_Текст_.
● ● ● ● ● ● ●
Дульсинея будет расколдована, если — далее следует уморительная шутка, — если Санчо добровольно три тысячи раз огреет себя плетью по голым ягодицам. Иначе, прибавляет герцог, услышав это требование, ты не получишь острова. Вся эта очень глупая и очень грубая забава совершенно в духе средневековья — как и все забавы, идущие от дьявола. Подлинный юмор приходит от ангелов. «Герцог же и герцогиня, довольные охотою, а равно и тем, сколь остроумно и счастливо достигли они своей цели, возвратились к себе в замок с намерением затеять что-нибудь новое, выдумывать же всякие проказы доставляло им величайшее удовольствие». В этом суть всех герцогских глав: получить плотоядное удовольствие от шутки и тут же придумать новую, не менее жестокую.
● ● ● ● ● ● ●
_Извлечённые данные_.
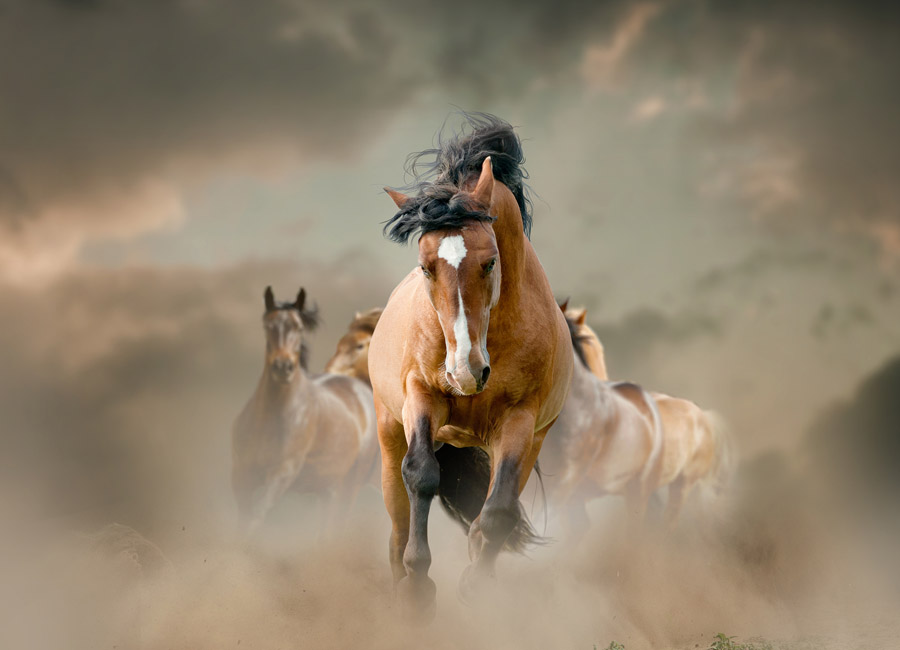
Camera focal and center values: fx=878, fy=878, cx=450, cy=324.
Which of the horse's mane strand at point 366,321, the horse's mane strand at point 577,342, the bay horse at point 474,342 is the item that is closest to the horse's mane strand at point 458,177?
the bay horse at point 474,342

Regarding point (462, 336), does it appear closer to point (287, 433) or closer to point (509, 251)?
point (509, 251)

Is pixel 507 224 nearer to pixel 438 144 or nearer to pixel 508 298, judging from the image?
pixel 508 298

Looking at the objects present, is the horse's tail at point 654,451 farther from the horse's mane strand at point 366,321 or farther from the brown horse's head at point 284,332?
the brown horse's head at point 284,332

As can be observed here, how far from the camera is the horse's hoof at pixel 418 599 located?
4.77 meters

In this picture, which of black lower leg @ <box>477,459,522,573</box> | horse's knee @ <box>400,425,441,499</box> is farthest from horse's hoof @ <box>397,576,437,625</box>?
horse's knee @ <box>400,425,441,499</box>

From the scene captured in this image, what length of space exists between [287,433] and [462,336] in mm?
7628

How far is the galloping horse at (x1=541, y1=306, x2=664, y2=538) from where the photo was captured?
1127 cm

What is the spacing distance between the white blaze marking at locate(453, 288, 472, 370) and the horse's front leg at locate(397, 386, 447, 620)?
2.23 feet

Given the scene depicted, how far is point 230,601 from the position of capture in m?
9.84

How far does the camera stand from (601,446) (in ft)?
38.6

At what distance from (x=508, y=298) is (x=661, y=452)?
9.03 m

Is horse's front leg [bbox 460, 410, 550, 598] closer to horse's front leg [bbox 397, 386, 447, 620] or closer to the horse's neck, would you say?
horse's front leg [bbox 397, 386, 447, 620]

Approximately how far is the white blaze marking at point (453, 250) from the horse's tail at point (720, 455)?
36.5 feet

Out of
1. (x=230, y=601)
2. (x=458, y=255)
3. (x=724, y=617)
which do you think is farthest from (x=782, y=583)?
(x=458, y=255)
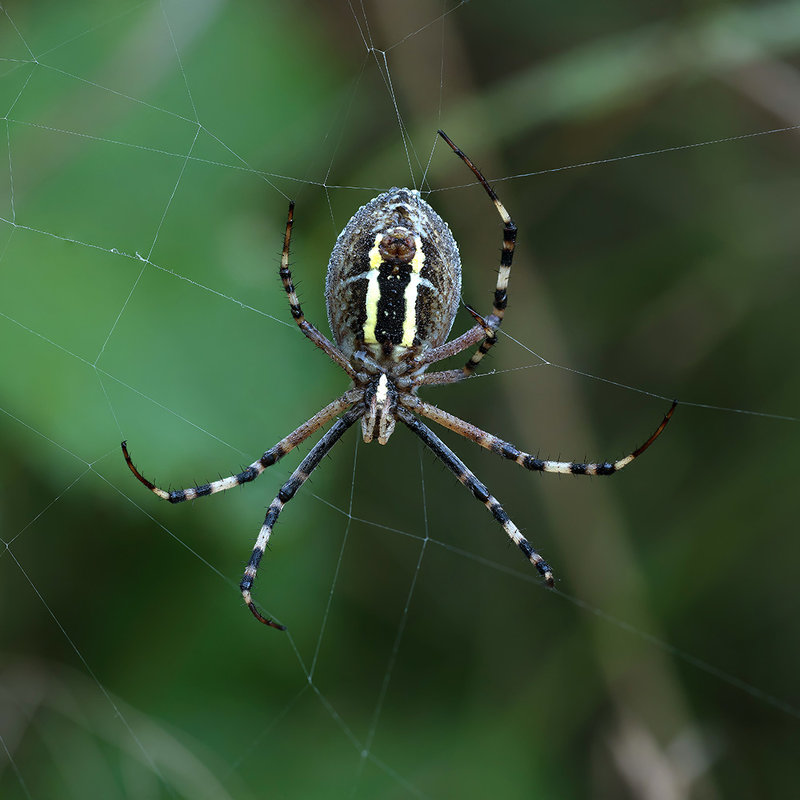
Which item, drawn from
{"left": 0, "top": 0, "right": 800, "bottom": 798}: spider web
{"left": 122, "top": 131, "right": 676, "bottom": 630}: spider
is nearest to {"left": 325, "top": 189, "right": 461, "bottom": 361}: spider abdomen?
{"left": 122, "top": 131, "right": 676, "bottom": 630}: spider

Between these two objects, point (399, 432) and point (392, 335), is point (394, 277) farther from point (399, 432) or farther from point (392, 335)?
point (399, 432)

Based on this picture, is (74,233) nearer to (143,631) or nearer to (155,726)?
(143,631)

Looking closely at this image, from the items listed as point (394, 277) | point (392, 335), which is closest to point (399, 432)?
point (392, 335)

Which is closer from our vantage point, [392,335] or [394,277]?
[394,277]

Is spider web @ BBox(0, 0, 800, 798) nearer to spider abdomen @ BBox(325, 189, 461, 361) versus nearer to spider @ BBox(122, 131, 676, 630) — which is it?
spider @ BBox(122, 131, 676, 630)

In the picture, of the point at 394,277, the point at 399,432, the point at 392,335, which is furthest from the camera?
the point at 399,432

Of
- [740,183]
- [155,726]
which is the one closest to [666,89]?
[740,183]
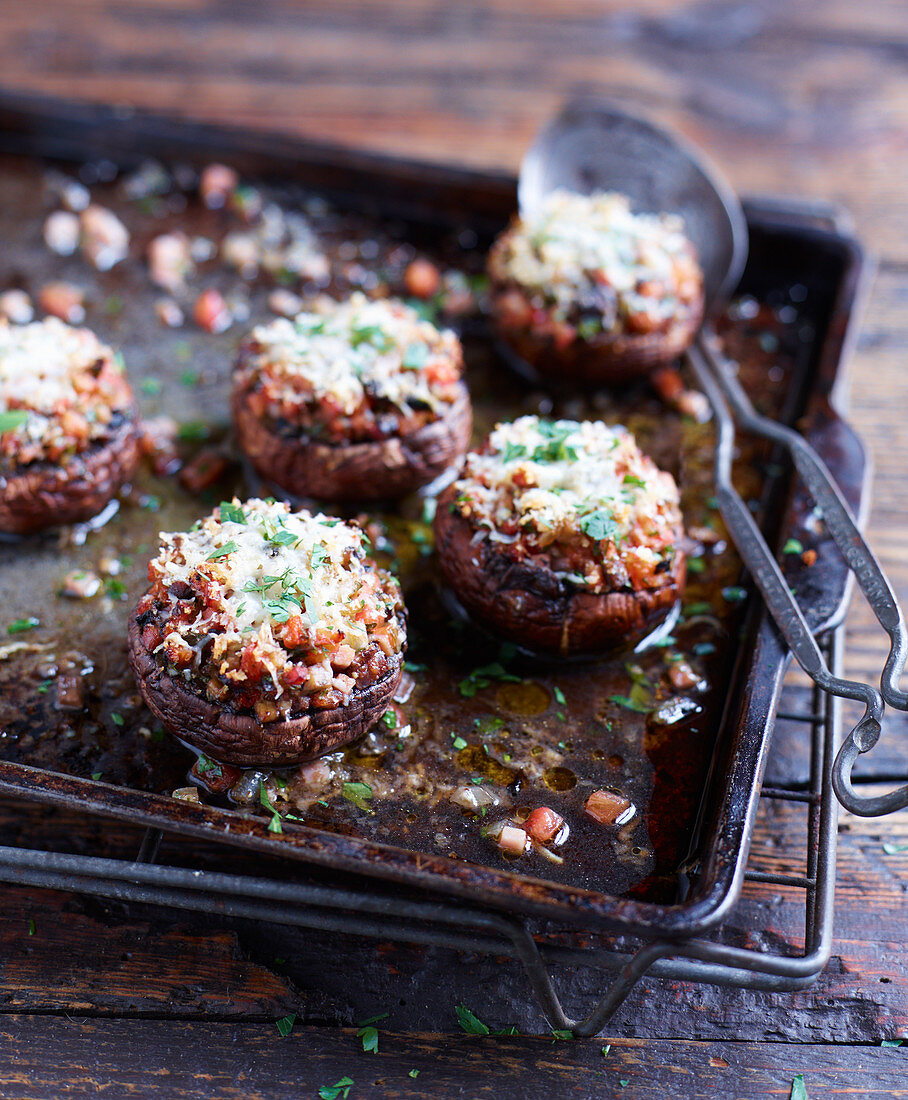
● ● ● ● ● ● ●
_Список заданий_.
**A.** Повторите целиком текст о герцогских забавах, ничего в нём не меняя.
**B.** Перечислите все строки записей, в которых есть слово «pixel», учитывая регистр букв.

_Результаты заданий_.
**A.**
Дульсинея будет расколдована, если — далее следует уморительная шутка, — если Санчо добровольно три тысячи раз огреет себя плетью по голым ягодицам. Иначе, прибавляет герцог, услышав это требование, ты не получишь острова. Вся эта очень глупая и очень грубая забава совершенно в духе средневековья — как и все забавы, идущие от дьявола. Подлинный юмор приходит от ангелов. «Герцог же и герцогиня, довольные охотою, а равно и тем, сколь остроумно и счастливо достигли они своей цели, возвратились к себе в замок с намерением затеять что-нибудь новое, выдумывать же всякие проказы доставляло им величайшее удовольствие». В этом суть всех герцогских глав: получить плотоядное удовольствие от шутки и тут же придумать новую, не менее жестокую.

**B.**
Is pixel 507 224 nearer to pixel 438 144 or nearer to pixel 508 298, judging from the image?
pixel 508 298
As can be observed here, how far from the camera is the horse's hoof at pixel 418 599 located?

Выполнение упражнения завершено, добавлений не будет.